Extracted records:
= = = = = = =
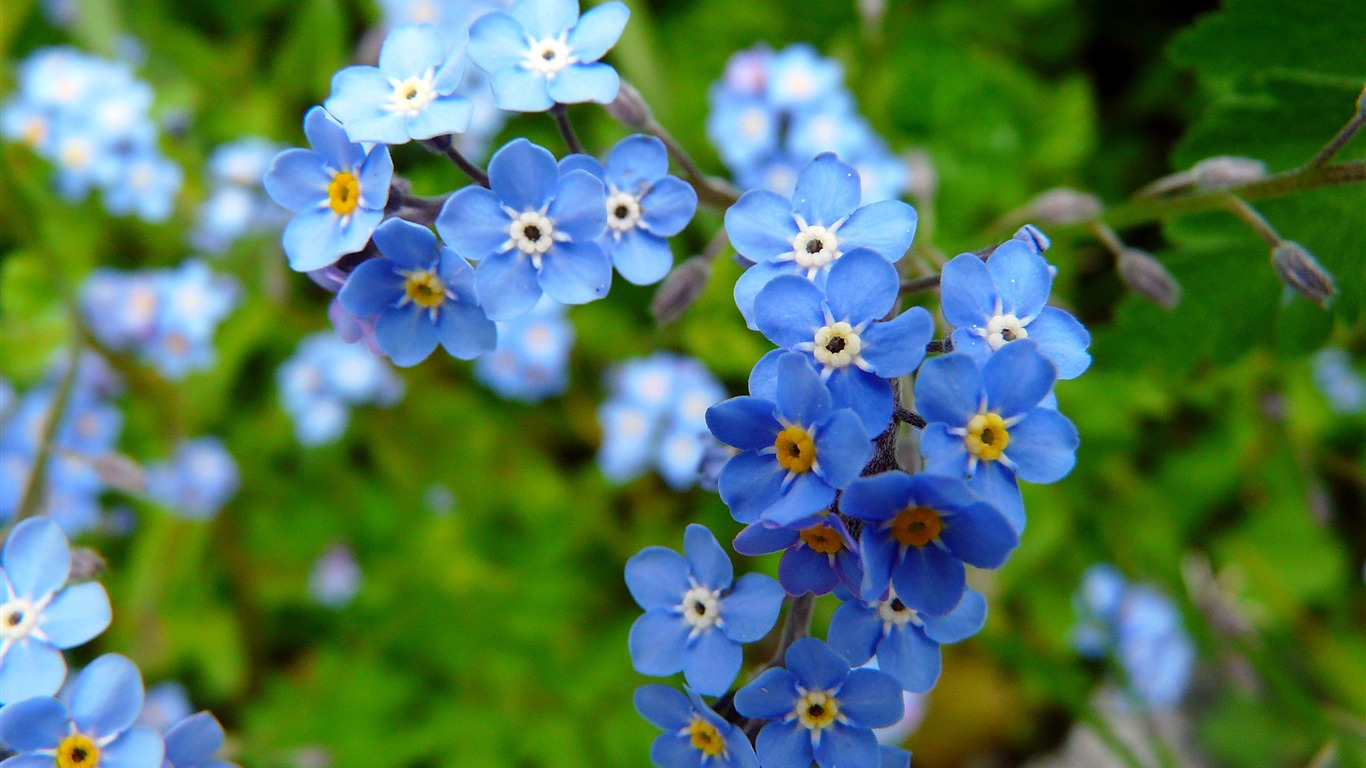 Outdoor_blue_wildflowers_plants_closeup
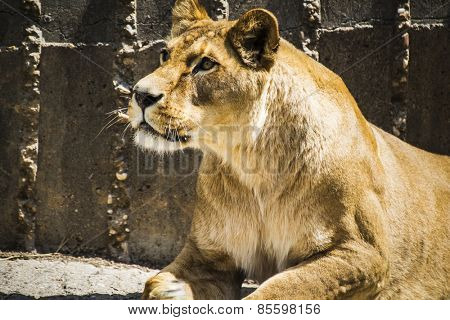Dangerous, Powerful lioness resting, wildlife mammal withbrown fur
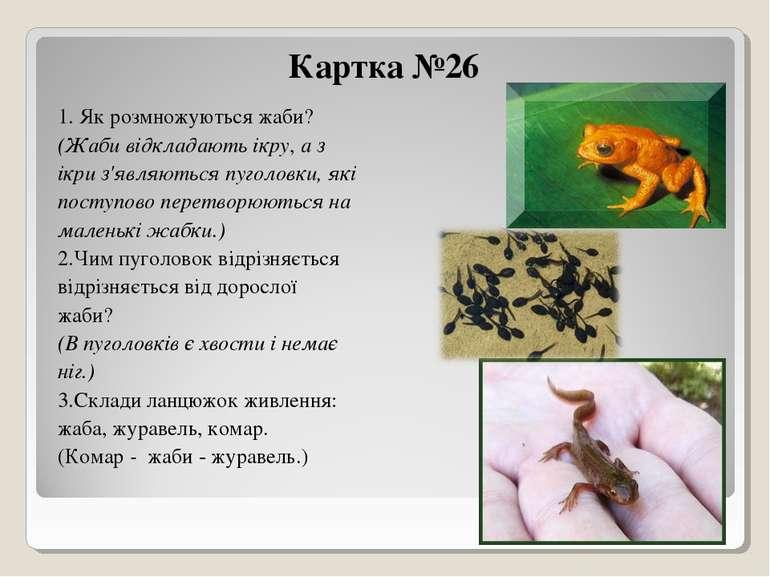 Картка №26 1. Як розмножуються жаби? (Жаби відкладають ікру, а з ікри з'являю...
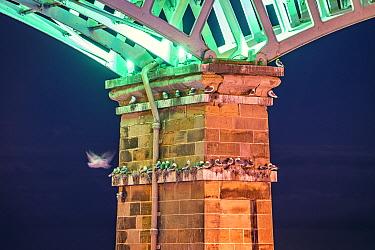 Kittiwakes (Rissa tridactyla) nesting under the Spa Bridge, Scarborough, UK. July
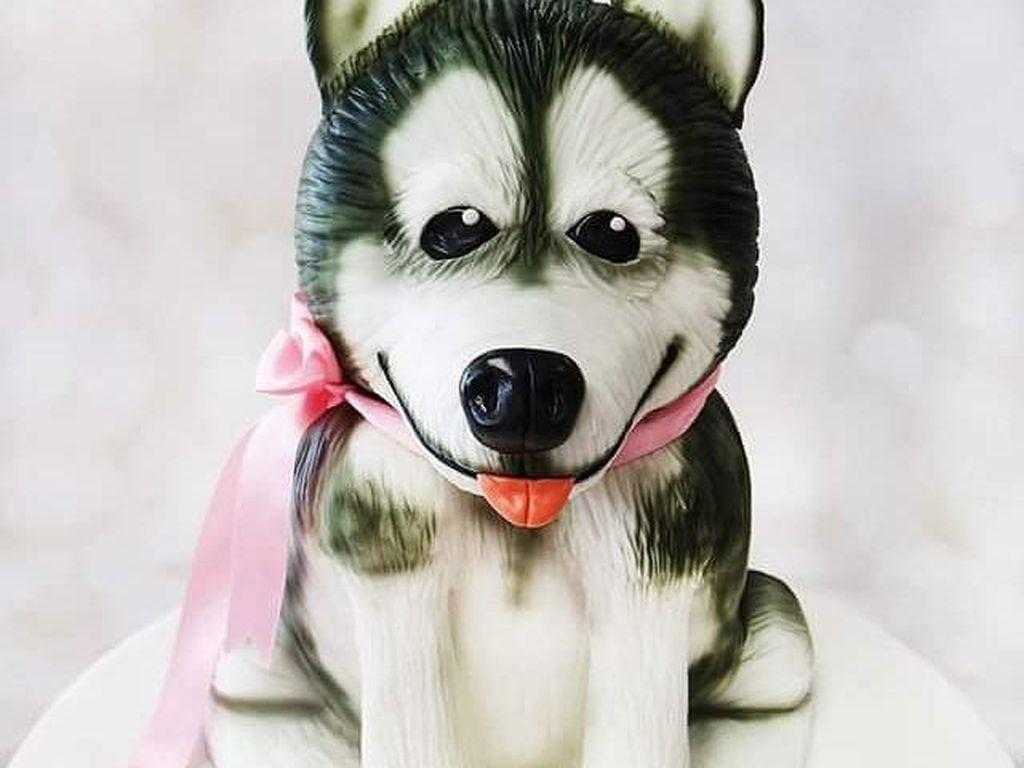 Kalau nonton film Hachiko pasti tau jenis anjing yang satu ini. Kue ini seperti editan foto, ya. Foto: Instagram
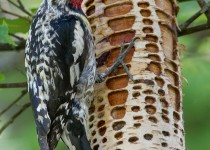 Yellow-bellied-Sapsucker_M_CMG1175_1200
= = = = = = =
Starting at the line that contains "Kalau nonton film", reproduce exactly and only the lines through the end of the entries above, with the pictures excluded.

 Kalau nonton film Hachiko pasti tau jenis anjing yang satu ini. Kue ini seperti editan foto, ya. Foto: Instagram
 Yellow-bellied-Sapsucker_M_CMG1175_1200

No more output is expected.